• **DATA SHOWN**
◆ ◆ ◆ ◆

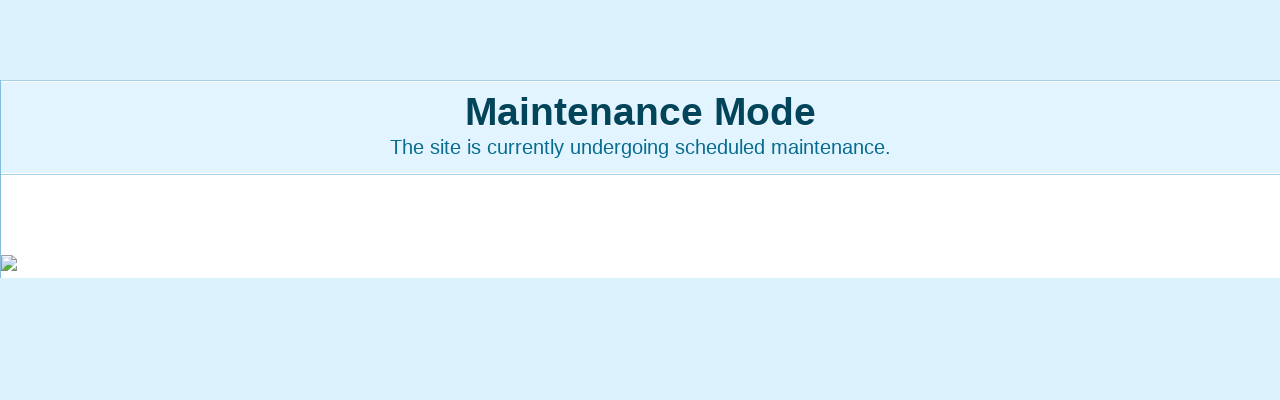

--- FILE ---
content_type: text/html; charset=utf-8
request_url: http://personal-view.com/talks/discussion/26936/which-version-hack-deinterlace-for-gh2
body_size: 985
content:
<?xml version="1.0" encoding="utf-8"?>
<!DOCTYPE html PUBLIC "-//W3C//DTD XHTML 1.0 Strict//EN" "http://www.w3.org/TR/xhtml1/DTD/xhtml1-strict.dtd">
<html xmlns="http://www.w3.org/1999/xhtml" xml:lang="en-ca">
<head>
	<title>Personal View Talks</title>
<link rel="stylesheet" type="text/css" href="/talks/applications/dashboard/design/admin.css?v=2.0.18a1" media="all" />
<link rel="shortcut icon" href="/talks/themes/mytheme/design/favicon.png" type="image/x-icon" />
<script src="/talks/js/library/jquery.js?v=2.0.18a1" type="text/javascript"></script>
<script src="/talks/js/library/jquery.livequery.js?v=2.0.18a1" type="text/javascript"></script>
<script src="/talks/js/library/jquery.form.js?v=2.0.18a1" type="text/javascript"></script>
<script src="/talks/js/library/jquery.popup.js?v=2.0.18a1" type="text/javascript"></script>
<script src="/talks/js/library/jquery.gardenhandleajaxform.js?v=2.0.18a1" type="text/javascript"></script>
<script src="/talks/js/global.js?v=2.0.18a1" type="text/javascript"></script>
</head>
<body id="dashboard_home_updatemode" class="Dashboard Home updatemode ">
<div id="Content">
<div class="SplashInfo">
   <h1>Maintenance Mode</h1>
   <p>The site is currently undergoing scheduled maintenance.</p>
</div>

<div class="SplashImage">
   <img src="applications/dashboard/design/images/icecream.jpg" />
</div>
<!-- Domain:  --></div>
<!-- Various definitions for Javascript //-->
<div id="Definitions" style="display: none;">
<input type="hidden" id="InformMessageStack" value="W3siQ3NzQ2xhc3MiOiJEaXNtaXNzYWJsZSBBdXRvRGlzbWlzcyIsIk1lc3NhZ2UiOiIifV0=" />
<input type="hidden" id="TransportError" value="A fatal error occurred while processing the request.&lt;br /&gt;The server returned the following response: %s" />
<input type="hidden" id="TransientKey" value="DZSZ5MUNNFHQ" />
<input type="hidden" id="WebRoot" value="http://personal-view.com/talks" />
<input type="hidden" id="UrlFormat" value="/talks/{Path}" />
<input type="hidden" id="Path" value="dashboard/home/updatemode" />
<input type="hidden" id="ConfirmHeading" value="Confirm" />
<input type="hidden" id="ConfirmText" value="Are you sure you want to do that?" />
<input type="hidden" id="Okay" value="Okay" />
<input type="hidden" id="Cancel" value="Cancel" />
<input type="hidden" id="Search" value="Search" />
</div>
</body>
</html>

◆ ◆ ◆ ◆

• **TASK OBJECTIVE**
A faithful copy of all the data above is required, printed exactly and with no pictures.

• **YOUR RESPONSE**
--- FILE ---
content_type: text/html; charset=utf-8
request_url: http://personal-view.com/talks/discussion/26936/which-version-hack-deinterlace-for-gh2
body_size: 985
content:
<?xml version="1.0" encoding="utf-8"?>
<!DOCTYPE html PUBLIC "-//W3C//DTD XHTML 1.0 Strict//EN" "http://www.w3.org/TR/xhtml1/DTD/xhtml1-strict.dtd">
<html xmlns="http://www.w3.org/1999/xhtml" xml:lang="en-ca">
<head>
	<title>Personal View Talks</title>
<link rel="stylesheet" type="text/css" href="/talks/applications/dashboard/design/admin.css?v=2.0.18a1" media="all" />
<link rel="shortcut icon" href="/talks/themes/mytheme/design/favicon.png" type="image/x-icon" />
<script src="/talks/js/library/jquery.js?v=2.0.18a1" type="text/javascript"></script>
<script src="/talks/js/library/jquery.livequery.js?v=2.0.18a1" type="text/javascript"></script>
<script src="/talks/js/library/jquery.form.js?v=2.0.18a1" type="text/javascript"></script>
<script src="/talks/js/library/jquery.popup.js?v=2.0.18a1" type="text/javascript"></script>
<script src="/talks/js/library/jquery.gardenhandleajaxform.js?v=2.0.18a1" type="text/javascript"></script>
<script src="/talks/js/global.js?v=2.0.18a1" type="text/javascript"></script>
</head>
<body id="dashboard_home_updatemode" class="Dashboard Home updatemode ">
<div id="Content">
<div class="SplashInfo">
   <h1>Maintenance Mode</h1>
   <p>The site is currently undergoing scheduled maintenance.</p>
</div>

<div class="SplashImage">
   <img src="applications/dashboard/design/images/icecream.jpg" />
</div>
<!-- Domain:  --></div>
<!-- Various definitions for Javascript //-->
<div id="Definitions" style="display: none;">
<input type="hidden" id="InformMessageStack" value="W3siQ3NzQ2xhc3MiOiJEaXNtaXNzYWJsZSBBdXRvRGlzbWlzcyIsIk1lc3NhZ2UiOiIifV0=" />
<input type="hidden" id="TransportError" value="A fatal error occurred while processing the request.&lt;br /&gt;The server returned the following response: %s" />
<input type="hidden" id="TransientKey" value="DZSZ5MUNNFHQ" />
<input type="hidden" id="WebRoot" value="http://personal-view.com/talks" />
<input type="hidden" id="UrlFormat" value="/talks/{Path}" />
<input type="hidden" id="Path" value="dashboard/home/updatemode" />
<input type="hidden" id="ConfirmHeading" value="Confirm" />
<input type="hidden" id="ConfirmText" value="Are you sure you want to do that?" />
<input type="hidden" id="Okay" value="Okay" />
<input type="hidden" id="Cancel" value="Cancel" />
<input type="hidden" id="Search" value="Search" />
</div>
</body>
</html>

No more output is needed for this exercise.